Records from a spatial question set
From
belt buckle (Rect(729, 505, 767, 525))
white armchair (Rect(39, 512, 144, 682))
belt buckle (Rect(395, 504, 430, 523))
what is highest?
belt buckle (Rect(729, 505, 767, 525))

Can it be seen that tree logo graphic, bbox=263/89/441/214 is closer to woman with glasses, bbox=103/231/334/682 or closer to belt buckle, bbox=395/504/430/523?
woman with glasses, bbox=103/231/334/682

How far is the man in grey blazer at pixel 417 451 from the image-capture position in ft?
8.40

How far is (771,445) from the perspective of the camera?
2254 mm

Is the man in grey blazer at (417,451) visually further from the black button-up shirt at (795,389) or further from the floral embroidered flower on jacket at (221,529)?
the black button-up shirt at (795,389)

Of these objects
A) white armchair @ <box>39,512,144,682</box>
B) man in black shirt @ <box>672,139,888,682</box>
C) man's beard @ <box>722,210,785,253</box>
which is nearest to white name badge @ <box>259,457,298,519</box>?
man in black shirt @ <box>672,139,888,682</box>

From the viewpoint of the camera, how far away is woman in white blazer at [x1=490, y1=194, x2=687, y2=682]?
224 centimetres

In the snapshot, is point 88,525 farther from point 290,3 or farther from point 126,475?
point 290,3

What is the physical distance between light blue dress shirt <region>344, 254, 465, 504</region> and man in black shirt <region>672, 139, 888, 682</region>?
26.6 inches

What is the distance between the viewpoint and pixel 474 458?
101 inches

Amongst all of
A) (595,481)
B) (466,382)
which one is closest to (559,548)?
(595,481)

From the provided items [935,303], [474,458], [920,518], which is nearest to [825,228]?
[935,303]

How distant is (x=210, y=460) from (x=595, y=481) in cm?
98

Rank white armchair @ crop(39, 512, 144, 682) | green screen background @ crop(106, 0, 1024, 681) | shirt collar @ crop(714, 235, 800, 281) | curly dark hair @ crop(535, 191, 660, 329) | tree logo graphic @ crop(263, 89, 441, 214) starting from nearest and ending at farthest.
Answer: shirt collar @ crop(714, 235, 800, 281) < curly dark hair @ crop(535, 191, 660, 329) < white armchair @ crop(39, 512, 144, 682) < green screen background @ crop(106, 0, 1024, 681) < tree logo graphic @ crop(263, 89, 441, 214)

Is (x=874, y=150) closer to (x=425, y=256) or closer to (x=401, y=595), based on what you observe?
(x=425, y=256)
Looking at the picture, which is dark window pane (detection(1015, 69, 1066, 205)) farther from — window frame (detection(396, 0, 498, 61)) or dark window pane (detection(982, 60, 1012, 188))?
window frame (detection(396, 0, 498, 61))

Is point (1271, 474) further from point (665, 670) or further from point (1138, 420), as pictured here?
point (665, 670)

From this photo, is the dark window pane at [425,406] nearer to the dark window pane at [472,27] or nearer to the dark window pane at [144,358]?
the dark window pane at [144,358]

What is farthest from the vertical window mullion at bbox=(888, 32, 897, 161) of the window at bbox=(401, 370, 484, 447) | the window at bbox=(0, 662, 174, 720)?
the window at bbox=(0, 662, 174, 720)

* **Your task**
Rewrite all of the material above, replacing "man in grey blazer" with "man in gray blazer" and changing nothing else.

* **Response to this exercise**
From
belt buckle (Rect(729, 505, 767, 525))
white armchair (Rect(39, 512, 144, 682))
belt buckle (Rect(395, 504, 430, 523))
what is highest?
belt buckle (Rect(729, 505, 767, 525))

Can it be seen that tree logo graphic, bbox=263/89/441/214 is closer to woman with glasses, bbox=103/231/334/682 or closer to belt buckle, bbox=395/504/430/523?
woman with glasses, bbox=103/231/334/682

How far is the man in gray blazer at pixel 417 451 from the image-capture position in ft?
8.40

How far is (771,445) from the perspective of the camera?
2254 mm

Is the man in gray blazer at (417,451) visually further from the black button-up shirt at (795,389) or further from the floral embroidered flower on jacket at (221,529)?
the black button-up shirt at (795,389)

Of these objects
A) white armchair @ <box>39,512,144,682</box>
B) man in black shirt @ <box>672,139,888,682</box>
C) man's beard @ <box>722,210,785,253</box>
which is nearest to white name badge @ <box>259,457,298,519</box>?
man in black shirt @ <box>672,139,888,682</box>

From the viewpoint of the camera, how far away is woman in white blazer at [x1=490, y1=194, x2=687, y2=682]?
224 centimetres

In the snapshot, is point 88,525 farther from point 290,3 or farther from point 126,475?
point 290,3

What is the physical distance between light blue dress shirt <region>344, 254, 465, 504</region> and man in black shirt <region>672, 139, 888, 682</region>?
26.6 inches

What is the distance between the viewpoint and pixel 474 458?
101 inches

Amongst all of
A) (595,481)
B) (466,382)
which one is closest to (559,548)?
(595,481)

From the provided items [935,303], [474,458], [920,518], which is nearest to [825,228]?
[935,303]

How distant is (x=210, y=460) from (x=595, y=481) in cm?
98

Rank white armchair @ crop(39, 512, 144, 682) | green screen background @ crop(106, 0, 1024, 681) | shirt collar @ crop(714, 235, 800, 281) | curly dark hair @ crop(535, 191, 660, 329) | tree logo graphic @ crop(263, 89, 441, 214) starting from nearest and ending at farthest.
Answer: shirt collar @ crop(714, 235, 800, 281) < curly dark hair @ crop(535, 191, 660, 329) < white armchair @ crop(39, 512, 144, 682) < green screen background @ crop(106, 0, 1024, 681) < tree logo graphic @ crop(263, 89, 441, 214)

Is (x=874, y=150) closer to (x=425, y=256) or closer to (x=401, y=595), based on what you observe?
(x=425, y=256)
Looking at the picture, which is dark window pane (detection(1015, 69, 1066, 205)) farther from — window frame (detection(396, 0, 498, 61)) or dark window pane (detection(982, 60, 1012, 188))?
window frame (detection(396, 0, 498, 61))

Is point (1271, 474) further from point (665, 670) or further from point (1138, 420), as pictured here?
point (665, 670)

From this photo, is the dark window pane at [425,406] nearer to the dark window pane at [472,27] or nearer to the dark window pane at [144,358]?
the dark window pane at [144,358]

What is farthest from the vertical window mullion at bbox=(888, 32, 897, 161) of the window at bbox=(401, 370, 484, 447) | the window at bbox=(0, 662, 174, 720)?
the window at bbox=(0, 662, 174, 720)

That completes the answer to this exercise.